This application claims the priority benefit of Taiwan application serial no. 106132684, filed on Sep. 22, 2017. The entirety of the above-mentioned patent application is hereby incorporated by reference herein and made a part of this specification.
The invention relates to a block-based principal component analysis transformation method and a device thereof, and more particularly to a principal component analysis transformation method and a device thereof that recover the original signal with a smaller data size.
When the traditional principal component analysis (PCA) processes a signal, since the signal has quite large dimensions, the calculation cost for capturing the eigenvector and eigenvalues is also very high. Some related researches proposed solving this problem with hardware, but such solution significantly increases the cost on hardware.
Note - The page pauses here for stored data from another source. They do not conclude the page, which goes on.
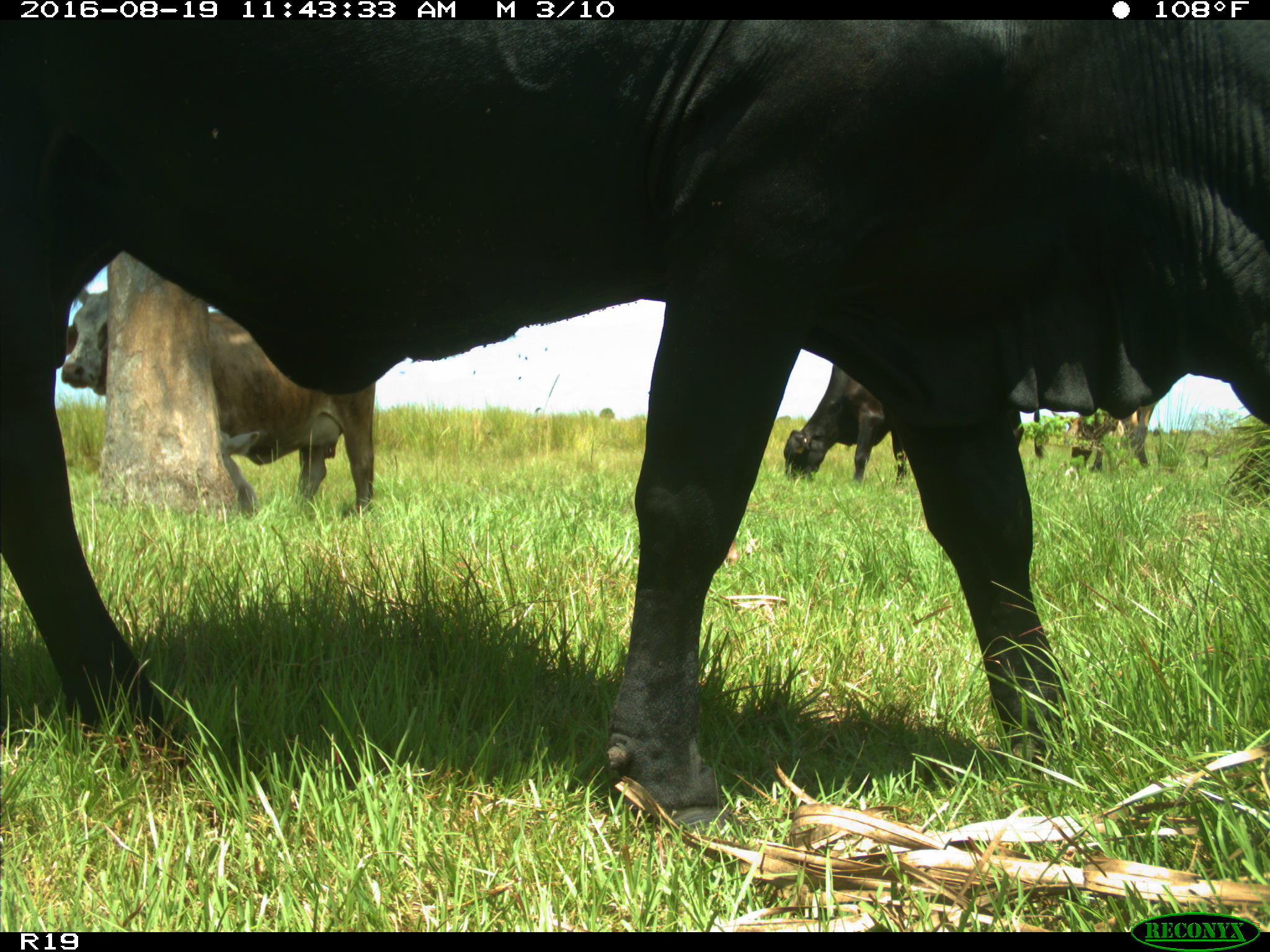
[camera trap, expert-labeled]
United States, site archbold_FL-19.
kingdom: Animalia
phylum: Chordata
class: Mammalia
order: Artiodactyla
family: Bovidae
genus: Bos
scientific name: Bos taurus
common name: domestic cow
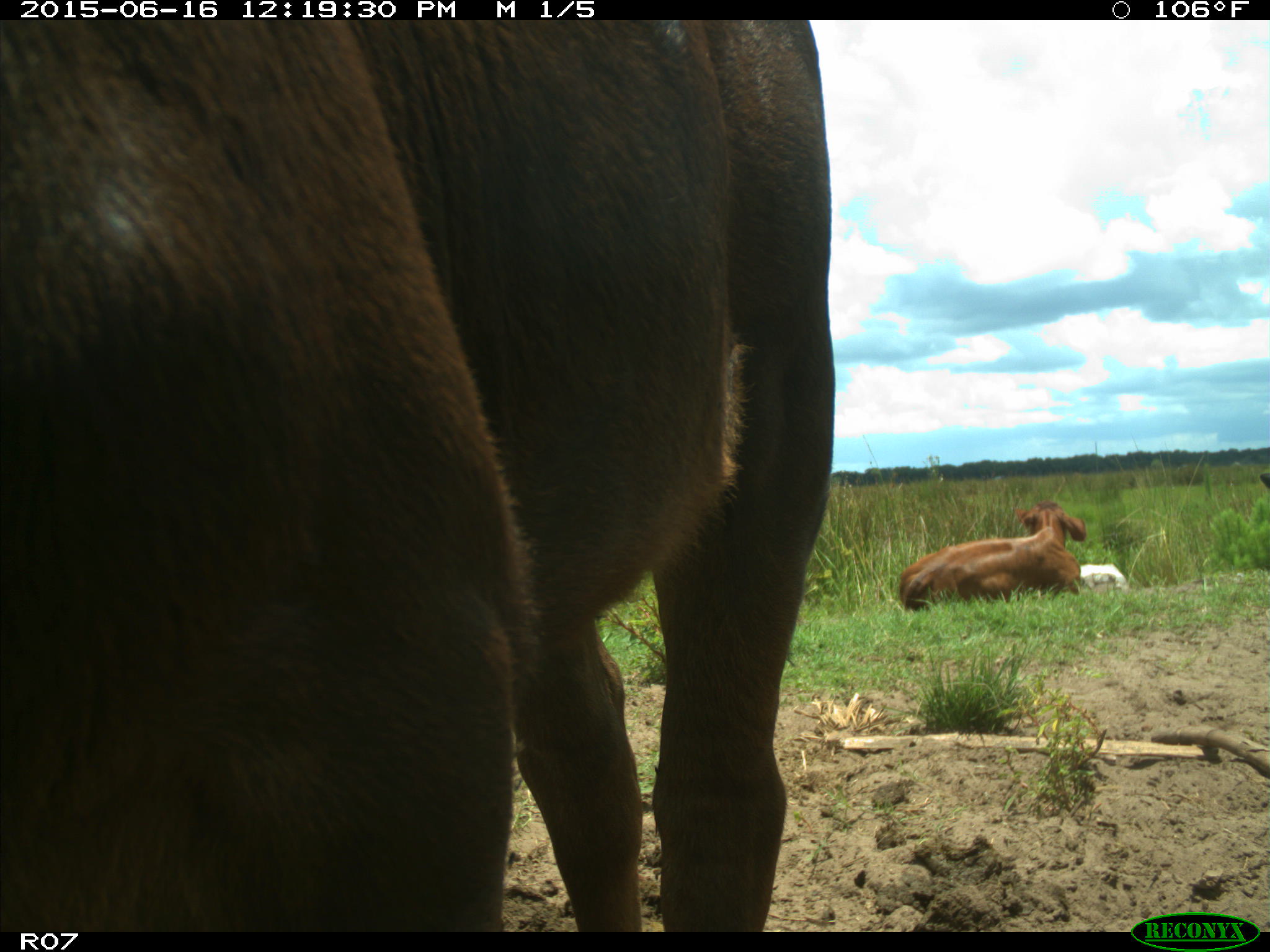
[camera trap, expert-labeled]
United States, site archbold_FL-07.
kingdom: Animalia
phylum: Chordata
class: Mammalia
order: Artiodactyla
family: Bovidae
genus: Bos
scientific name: Bos taurus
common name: domestic cow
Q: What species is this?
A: Bos taurus (domestic cow).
As such, how to perform PCA transformation more efficiently is a crucial subject in the industry.
In this concern, the invention provides a block-based principal component analysis transformation method and a device thereof that completely reconstruct the original signal with a small data size.
The invention provides a PCA transformation method and a device thereof, including: obtaining an input signal; dividing the input signal and obtaining a plurality of one-dimension vectors corresponding to the divided input signal, wherein a number of the plurality of one-dimension vectors is a division number; after arranging the plurality of one-dimension vectors to a two-dimension vector, subtracting an average value of the plurality of one-dimension vectors in the number of the division number to obtain a zero-mean vector; calculating a covariance matrix of the zero-mean vector; calculating an eigenvector of the covariance matrix; and multiplying the zero-mean vector by the eigenvector to obtain a projection coefficient.
In an embodiment of the invention, the input signal is a one-dimension signal, and the processes of dividing the input signal and obtaining the plurality of one-dimension vectors corresponding to the divided input signal includes: dividing the one-dimension signal to a plurality of frames and obtaining the plurality of one-dimension vectors according to a plurality of sampling points corresponding to the plurality of frames.
In an embodiment of the invention, the one-dimension signal is a speech signal.
In an embodiment of the invention, the input signal is a two-dimension signal, and the processes of dividing the input signal and obtaining the plurality of one-dimension vectors corresponding to the divided input signal includes: dividing the two-dimension signal to a plurality of blocks, obtaining a plurality of two-dimension matrices corresponding to a plurality of pixels of the plurality of blocks, and transforming the plurality of two-dimension matrices to the plurality of one-dimension vectors.
In an embodiment of the invention, the two-dimension signal is an image signal.
In an embodiment of the invention, the principal component analysis transformation method of the invention further includes: multiplying the projection coefficient by an inverse matrix of the eigenvector to obtain a reconstructed zero-mean vector; adding the average value to the reconstructed zero-mean vector to obtain a recovered one-dimension vector; and arranging the recovered one-dimension vector to a recovered input signal.
The invention provides a block-based principal component analysis transformation device, including a processor and a memory coupled to the processor, wherein the processor obtains an input signal; divides the input signal and obtains a plurality of one-dimension vectors corresponding to the divided input signal, wherein a number of the plurality of one-dimension vectors is a division number; after arranging the plurality of one-dimension vectors to a two-dimension vector, subtracting an average value of the plurality of one-dimension vectors in the number of the division number to obtain a zero-mean vector; calculates a covariance matrix of the zero-mean vector; calculates an eigenvector of the covariance matrix; and multiplies the zero-mean vector by the eigenvector to obtain a projection coefficient.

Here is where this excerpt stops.